The weight of the fetus (or even vaginal birth) has sometimes been found to push the bladder, uterus, urethra, rectum, or even the small intestine downwards. All of these culminates into stress incontinence.
- Menopause: After menopause, lesser and lesser amounts of estrogen are produced in the female body. This hormone keeps the lining of both the bladder and the urethra healthy. Hence, menopause could be a probable reason for the setting in incontinence.
- Hysterectomy: As mentioned earlier, removal of the uterus could ultimately lead to a lack of urine control because many ligaments and muscles are responsible for commonly supporting the bladder and the uterus. Removal of the uterus or surgery in a female reproductive system could result in female incontinence. Read more: Urinary Incontinence – Types, Causes, And Remedies
Urine incontinence problems are easily treated with the right medication and determination on the part of the patient. With these two steps, your doctor will be able to give you an effective treatment. Be sure to tell your doctor about all medications you are currently taking, including vitamins and herbs.
Also, tell him about any other medical conditions you might be suffering from that could be causing your incontinence problem. You should always keep copies of your prescription and your doctor’s phone number handy.

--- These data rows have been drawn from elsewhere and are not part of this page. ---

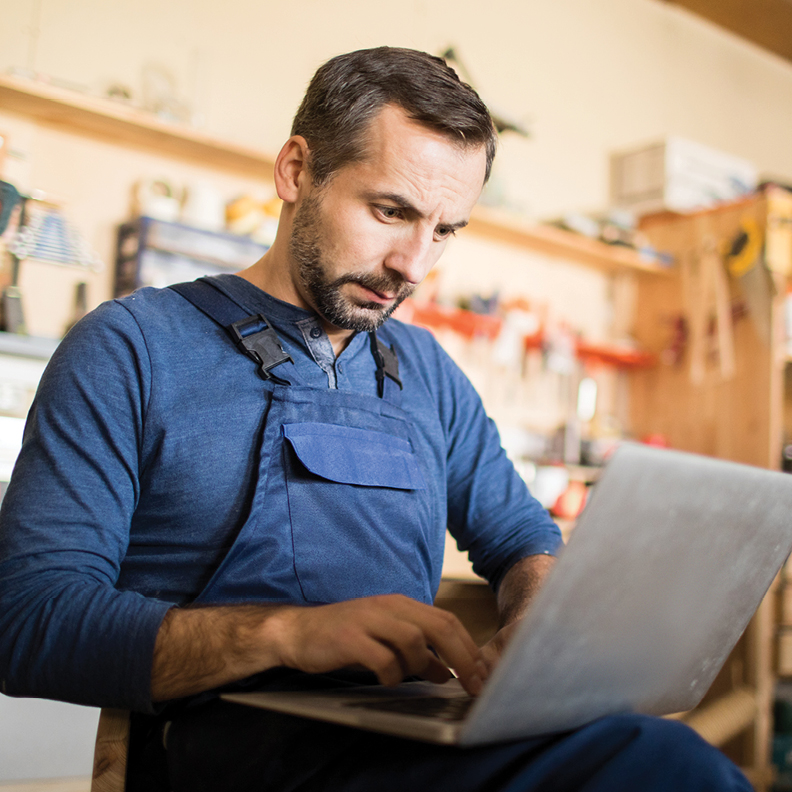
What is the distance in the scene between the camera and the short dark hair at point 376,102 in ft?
3.28

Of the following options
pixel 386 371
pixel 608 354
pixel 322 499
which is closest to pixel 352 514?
pixel 322 499

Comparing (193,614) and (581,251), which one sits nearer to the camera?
(193,614)

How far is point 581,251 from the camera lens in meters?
3.12

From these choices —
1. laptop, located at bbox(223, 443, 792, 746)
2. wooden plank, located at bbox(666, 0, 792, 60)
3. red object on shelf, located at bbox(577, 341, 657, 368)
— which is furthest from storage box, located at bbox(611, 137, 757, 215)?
laptop, located at bbox(223, 443, 792, 746)

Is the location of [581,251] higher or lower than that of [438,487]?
higher

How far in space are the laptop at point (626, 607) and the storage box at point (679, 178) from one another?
2750 millimetres

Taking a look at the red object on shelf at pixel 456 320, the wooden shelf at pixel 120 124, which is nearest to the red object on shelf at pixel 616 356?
the red object on shelf at pixel 456 320

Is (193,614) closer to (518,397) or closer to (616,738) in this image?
(616,738)

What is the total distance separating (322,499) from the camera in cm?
91

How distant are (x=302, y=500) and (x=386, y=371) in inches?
9.9

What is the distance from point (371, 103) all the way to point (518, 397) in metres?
2.16

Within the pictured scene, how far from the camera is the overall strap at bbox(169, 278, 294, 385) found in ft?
3.12

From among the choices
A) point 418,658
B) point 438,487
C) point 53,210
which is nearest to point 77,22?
point 53,210

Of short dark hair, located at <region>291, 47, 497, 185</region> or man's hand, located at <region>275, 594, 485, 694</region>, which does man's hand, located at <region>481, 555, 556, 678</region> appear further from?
short dark hair, located at <region>291, 47, 497, 185</region>
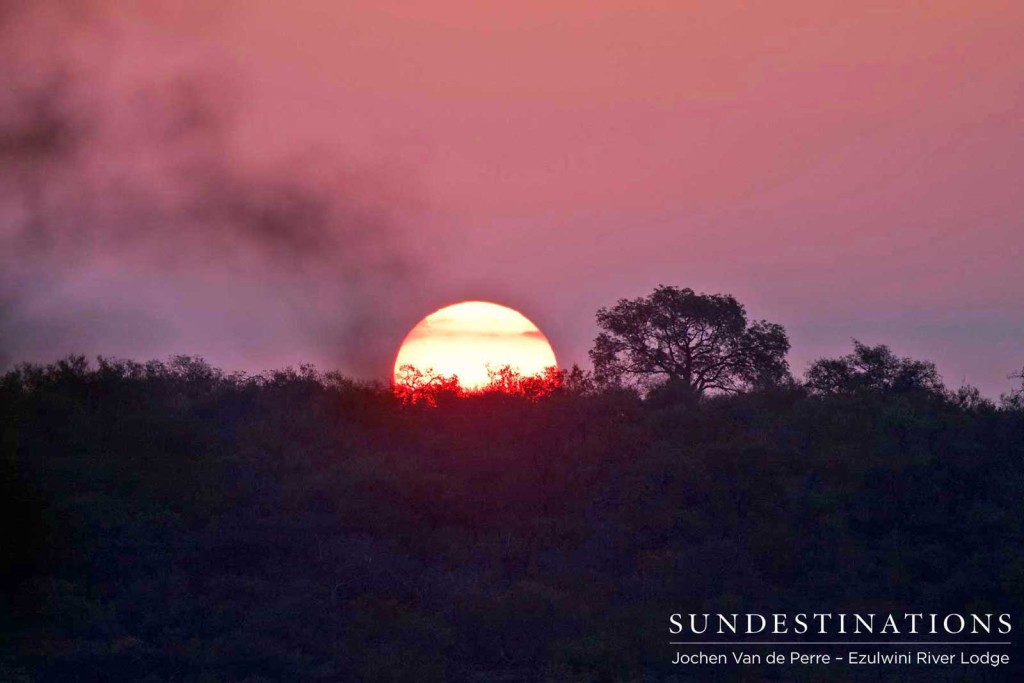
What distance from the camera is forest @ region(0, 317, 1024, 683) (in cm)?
1761

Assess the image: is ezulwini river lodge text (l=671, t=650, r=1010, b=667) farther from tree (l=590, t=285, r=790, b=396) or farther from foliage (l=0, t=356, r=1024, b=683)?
tree (l=590, t=285, r=790, b=396)

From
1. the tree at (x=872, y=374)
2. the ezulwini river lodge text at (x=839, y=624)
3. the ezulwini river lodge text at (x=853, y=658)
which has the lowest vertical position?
the ezulwini river lodge text at (x=853, y=658)

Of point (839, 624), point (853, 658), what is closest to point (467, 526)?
point (839, 624)

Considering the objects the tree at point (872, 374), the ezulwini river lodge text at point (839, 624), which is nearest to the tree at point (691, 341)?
the tree at point (872, 374)

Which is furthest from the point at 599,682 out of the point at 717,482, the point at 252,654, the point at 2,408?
the point at 2,408

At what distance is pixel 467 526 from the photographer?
2406 cm

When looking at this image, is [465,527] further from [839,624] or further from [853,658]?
[853,658]

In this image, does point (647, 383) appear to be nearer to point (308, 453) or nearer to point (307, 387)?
point (307, 387)

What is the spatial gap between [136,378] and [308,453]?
8.14m

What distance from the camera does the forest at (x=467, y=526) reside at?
1761 cm

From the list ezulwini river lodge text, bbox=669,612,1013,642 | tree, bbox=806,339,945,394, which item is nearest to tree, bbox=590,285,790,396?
tree, bbox=806,339,945,394

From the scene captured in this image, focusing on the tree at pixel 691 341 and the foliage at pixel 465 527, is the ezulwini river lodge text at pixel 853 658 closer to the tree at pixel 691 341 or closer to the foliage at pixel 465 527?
the foliage at pixel 465 527

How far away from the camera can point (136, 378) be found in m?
34.1

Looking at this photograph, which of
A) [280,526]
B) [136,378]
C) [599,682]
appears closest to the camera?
[599,682]
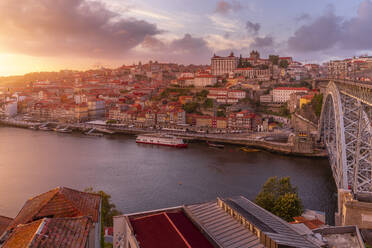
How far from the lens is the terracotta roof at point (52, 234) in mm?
1759

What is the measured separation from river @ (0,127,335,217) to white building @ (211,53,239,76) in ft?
40.0

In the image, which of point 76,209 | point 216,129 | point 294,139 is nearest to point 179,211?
point 76,209

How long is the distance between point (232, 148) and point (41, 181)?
21.0 feet

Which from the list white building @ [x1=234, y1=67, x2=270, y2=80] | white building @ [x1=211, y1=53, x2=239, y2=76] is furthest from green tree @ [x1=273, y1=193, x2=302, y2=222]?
white building @ [x1=211, y1=53, x2=239, y2=76]

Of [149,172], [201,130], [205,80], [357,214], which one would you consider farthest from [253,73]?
[357,214]

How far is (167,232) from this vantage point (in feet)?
7.19

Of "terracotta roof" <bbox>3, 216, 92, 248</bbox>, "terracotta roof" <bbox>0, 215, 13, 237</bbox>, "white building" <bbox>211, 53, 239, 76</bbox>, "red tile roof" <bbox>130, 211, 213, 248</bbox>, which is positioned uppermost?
"white building" <bbox>211, 53, 239, 76</bbox>

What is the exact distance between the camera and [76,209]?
2344 mm

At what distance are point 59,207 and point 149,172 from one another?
6.17 meters

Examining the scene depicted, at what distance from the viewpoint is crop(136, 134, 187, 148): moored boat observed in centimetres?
1204

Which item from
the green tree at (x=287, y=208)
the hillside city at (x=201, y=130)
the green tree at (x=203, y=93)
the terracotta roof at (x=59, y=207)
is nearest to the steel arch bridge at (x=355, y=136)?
the hillside city at (x=201, y=130)

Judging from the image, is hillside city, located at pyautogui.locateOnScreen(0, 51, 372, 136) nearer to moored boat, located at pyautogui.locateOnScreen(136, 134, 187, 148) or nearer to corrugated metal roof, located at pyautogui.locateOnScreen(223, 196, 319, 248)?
moored boat, located at pyautogui.locateOnScreen(136, 134, 187, 148)

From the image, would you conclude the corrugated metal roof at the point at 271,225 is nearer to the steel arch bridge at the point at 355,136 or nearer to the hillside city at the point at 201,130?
the hillside city at the point at 201,130

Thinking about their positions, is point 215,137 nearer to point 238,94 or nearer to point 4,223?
point 238,94
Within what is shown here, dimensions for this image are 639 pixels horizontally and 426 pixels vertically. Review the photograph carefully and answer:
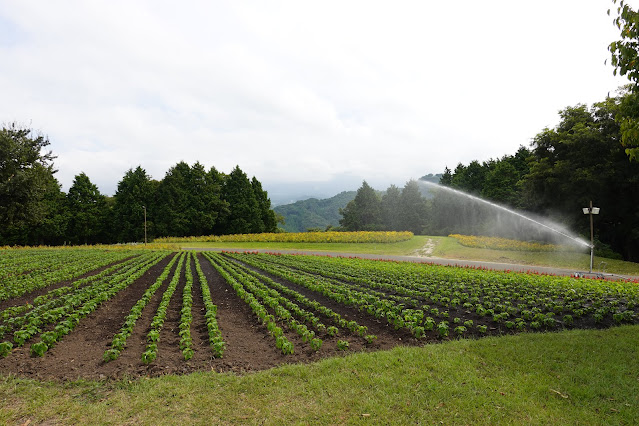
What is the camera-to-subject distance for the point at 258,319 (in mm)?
8734

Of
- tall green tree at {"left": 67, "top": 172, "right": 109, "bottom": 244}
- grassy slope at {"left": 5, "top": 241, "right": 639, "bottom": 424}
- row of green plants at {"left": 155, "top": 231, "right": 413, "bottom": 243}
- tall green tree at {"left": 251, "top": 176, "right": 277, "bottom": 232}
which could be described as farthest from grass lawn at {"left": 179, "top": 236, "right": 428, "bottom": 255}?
tall green tree at {"left": 67, "top": 172, "right": 109, "bottom": 244}

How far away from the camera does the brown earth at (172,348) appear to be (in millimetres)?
5668

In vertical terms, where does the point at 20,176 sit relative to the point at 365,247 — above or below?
above

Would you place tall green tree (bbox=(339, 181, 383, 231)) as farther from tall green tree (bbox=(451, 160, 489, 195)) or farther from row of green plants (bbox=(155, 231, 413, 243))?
row of green plants (bbox=(155, 231, 413, 243))

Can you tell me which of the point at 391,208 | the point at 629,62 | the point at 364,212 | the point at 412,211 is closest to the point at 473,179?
the point at 412,211

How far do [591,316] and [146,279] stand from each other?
16.8m

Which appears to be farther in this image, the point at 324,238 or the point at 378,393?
the point at 324,238

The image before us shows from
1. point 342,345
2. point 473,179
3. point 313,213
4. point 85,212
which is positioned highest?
point 473,179

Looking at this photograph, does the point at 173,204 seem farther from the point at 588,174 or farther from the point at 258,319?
the point at 588,174

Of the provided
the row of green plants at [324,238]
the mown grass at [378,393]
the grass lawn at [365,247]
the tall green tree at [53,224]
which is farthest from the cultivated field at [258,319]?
the tall green tree at [53,224]

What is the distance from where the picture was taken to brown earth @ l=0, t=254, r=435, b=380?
5.67 metres

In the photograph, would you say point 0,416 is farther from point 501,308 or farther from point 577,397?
point 501,308

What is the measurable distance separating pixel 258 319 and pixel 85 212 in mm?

Did you know about Kegel exercises?
Kegel exercises are simply known as pelvic floor muscle movements. Kegels have proved to improve incontinence symptoms. The weakening of the pelvic floor muscles is checked. As the pelvic floor supports the uterus, bladder, small intestine, and rectum, the Kegel training is at times a humongous relief for incontinence patients.
There are several different ways to perform kegel exercises, and each variation builds upon the previous. For example, some people will start by contracting their abdomen muscles for three seconds and then relax them for three seconds, repeating in both directions as often as necessary.

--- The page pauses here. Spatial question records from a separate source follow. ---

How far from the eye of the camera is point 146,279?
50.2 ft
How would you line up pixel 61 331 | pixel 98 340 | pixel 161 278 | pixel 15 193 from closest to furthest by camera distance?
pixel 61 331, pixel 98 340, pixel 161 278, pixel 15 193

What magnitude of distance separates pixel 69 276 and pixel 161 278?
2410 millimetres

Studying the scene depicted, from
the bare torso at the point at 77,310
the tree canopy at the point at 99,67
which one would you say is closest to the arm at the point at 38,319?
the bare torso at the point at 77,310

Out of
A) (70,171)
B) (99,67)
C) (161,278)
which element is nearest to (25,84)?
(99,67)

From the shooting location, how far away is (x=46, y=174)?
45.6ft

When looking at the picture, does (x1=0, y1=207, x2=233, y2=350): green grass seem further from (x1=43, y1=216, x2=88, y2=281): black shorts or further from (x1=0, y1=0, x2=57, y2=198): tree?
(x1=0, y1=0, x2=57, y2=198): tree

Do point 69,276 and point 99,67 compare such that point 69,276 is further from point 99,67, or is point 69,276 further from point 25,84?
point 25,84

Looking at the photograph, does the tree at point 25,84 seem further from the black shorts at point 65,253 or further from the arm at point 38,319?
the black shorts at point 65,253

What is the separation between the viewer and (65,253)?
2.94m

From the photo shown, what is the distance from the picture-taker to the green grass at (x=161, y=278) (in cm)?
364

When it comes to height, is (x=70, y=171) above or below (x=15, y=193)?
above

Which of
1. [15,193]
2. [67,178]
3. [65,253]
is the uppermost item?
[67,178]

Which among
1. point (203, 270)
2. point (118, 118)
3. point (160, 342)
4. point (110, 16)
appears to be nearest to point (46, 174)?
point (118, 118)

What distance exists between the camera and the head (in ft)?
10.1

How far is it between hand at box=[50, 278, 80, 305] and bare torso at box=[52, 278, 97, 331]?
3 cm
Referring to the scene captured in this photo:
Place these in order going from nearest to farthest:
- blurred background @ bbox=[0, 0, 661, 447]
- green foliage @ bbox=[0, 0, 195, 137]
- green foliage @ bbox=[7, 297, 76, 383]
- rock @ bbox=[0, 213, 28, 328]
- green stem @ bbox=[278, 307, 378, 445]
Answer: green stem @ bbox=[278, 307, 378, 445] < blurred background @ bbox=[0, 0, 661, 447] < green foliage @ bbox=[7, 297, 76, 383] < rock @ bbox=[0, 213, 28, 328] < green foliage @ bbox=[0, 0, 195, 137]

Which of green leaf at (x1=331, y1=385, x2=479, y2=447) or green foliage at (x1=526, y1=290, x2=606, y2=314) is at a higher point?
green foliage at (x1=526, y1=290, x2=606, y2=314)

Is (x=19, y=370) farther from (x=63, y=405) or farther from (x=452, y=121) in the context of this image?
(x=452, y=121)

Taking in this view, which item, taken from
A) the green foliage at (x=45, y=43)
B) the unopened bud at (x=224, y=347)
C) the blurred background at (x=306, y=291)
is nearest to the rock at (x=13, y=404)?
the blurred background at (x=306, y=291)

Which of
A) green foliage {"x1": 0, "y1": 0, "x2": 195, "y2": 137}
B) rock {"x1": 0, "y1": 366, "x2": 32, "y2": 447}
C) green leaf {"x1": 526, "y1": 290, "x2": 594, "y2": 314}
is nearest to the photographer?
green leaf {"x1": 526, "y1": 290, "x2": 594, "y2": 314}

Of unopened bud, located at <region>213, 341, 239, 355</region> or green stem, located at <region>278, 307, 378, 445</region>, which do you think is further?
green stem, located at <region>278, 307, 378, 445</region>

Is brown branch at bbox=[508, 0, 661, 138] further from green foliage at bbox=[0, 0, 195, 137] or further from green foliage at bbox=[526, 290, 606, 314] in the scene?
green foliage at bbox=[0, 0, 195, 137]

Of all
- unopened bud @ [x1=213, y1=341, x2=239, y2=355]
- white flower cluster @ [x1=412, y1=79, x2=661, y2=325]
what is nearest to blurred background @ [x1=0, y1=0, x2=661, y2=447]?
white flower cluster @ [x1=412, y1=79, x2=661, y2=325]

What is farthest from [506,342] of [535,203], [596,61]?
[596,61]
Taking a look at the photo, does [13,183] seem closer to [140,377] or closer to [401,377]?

Others will hold their breath and focus on releasing all tension from the pelvic floor muscles, focusing only on them for a few seconds at a time. And still, others will focus on contracting and then releasing both the rectal muscles as well as the Kegel muscles.
While these exercises can be performed by anyone, they can be particularly helpful for men who are suffering from a prolapsed or damaged prostate. Men may begin by performing ten repetitions of ten times, and over time, as their condition becomes better, they can increase the repetitions of their daily routine.
Those men who are planning to lose weight and are also having problems with ED should also consider using biofeedback or kegel exercise as part of their daily routine. The use of biofeedback equipment allows patients to focus their energy and physical attention on their body, rather than their problems.
While these methods have been successful in helping many patients manage their pain and improve their quality of life, it is important that men take care not to over-work their bodies and cause themselves unnecessary injury. Biofeedback and kegel exercise is simply one part of a successful prostate healthy regimen.